Ironically, a lot of the stuff you could call "white culture" was burnt at the stake, banned, brutalized, and literally demonized by the Empires that chuds think are so civilized. A lot of pagan culture was lost to time, or warped by Roman 'scholars' for propaganda purposes. If they truly cared about their 'culture', then "Muh Christian trad wife' would be seen as killing the identity of pagan women, rather than an aspiration.

    • Saeculum [he/him, comrade/them]
      ·
      1 year ago

      We know that the Minoans had lots of images of women, and that those women were frequently depicted as high status, but that's not really evidence that the society itself was matriarchal.

      Were the women depicted regular people? Priestesses? Rulers? Deities? We don't know. But there's a lot of space between "not as patriarchal as their neighbours" and "A Matriarchal society".

      Archaeology without an associated written record is necessarily speculation, and while we can always interpret more interesting conclusions from them, they're not any more valid than the less interesting ones that can be supported on the same evidence.

      • Barabas [he/him]
        ·
        1 year ago

        Minoan dudes were simply paypigs who loved making art of their findoms.

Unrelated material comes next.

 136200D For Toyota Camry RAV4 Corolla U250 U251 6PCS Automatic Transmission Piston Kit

    • GreenTeaRedFlag [any]
      ·
      1 year ago

      The white goddess is one of the most wrong books in the classical record. It actually managed to get the inverse of the truth somehow. Look into the bronze age solar goddess to see how religion functioned before the Italic, Germanic, and celtic migrations.

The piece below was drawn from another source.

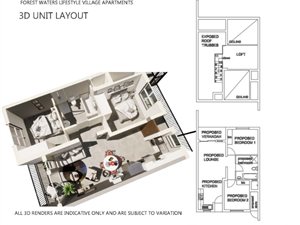 2 Bed Apartment in Chase Valley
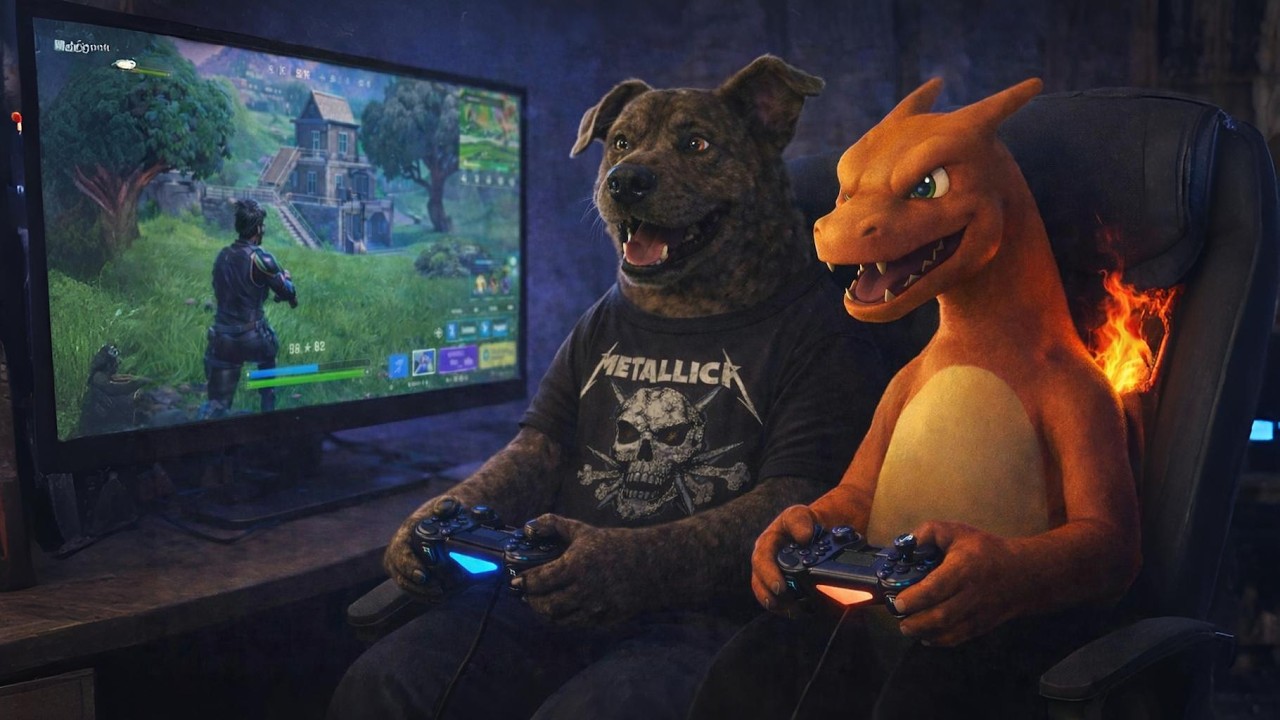 🔥FORTNITE con CHARIZARD!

        • GreenTeaRedFlag [any]
          ·
          edit-2
          1 year ago

          IDK for a quick overview online. Gist of it, there's evidence of shared religious ideas around the Mediterranean due to contact between Myceneans, Hittites, Assyrians, Egyptians, Babylonians, and Ugarits. They had a shared religious language, a sort of koine, and a common repeating symbol was the solar goddess, generally depicted as the Potnia theron(πότνια θερον), the lady of animals. After climate catastrophe ended the bronze age, her worship fell and indo-european worship thundered down the steppe. This focused on the oak god of storms predominantly, Zeus to the Greek, Jupiter to the Italics, Tarans to the celts, and Thor to the Germans. Some aspects of the solar goddess get reworked into the bride of the thunder god, but in different ways between the cultures. In earlier Greek texts, Zeus' wife is Dione, and she is sometimes preserved poetically as the mother of Aphrodite. This is linguistically fitting, as Zeus and Dione both derive from the Proto indo European root for light, *Di-. The Greek ζ has a d sound our z does not. Anyway, Hera flanked by peacocks takes over this role, and is so firmly established by the 8th century that Dione isn't even on the list of Zeus' wives in Hesiod's Theogony

        • GreenTeaRedFlag [any]
          ·
          1 year ago

          Oh also Graves would just read stuff and see what his poet's soul thought was true, so like the opposite of research.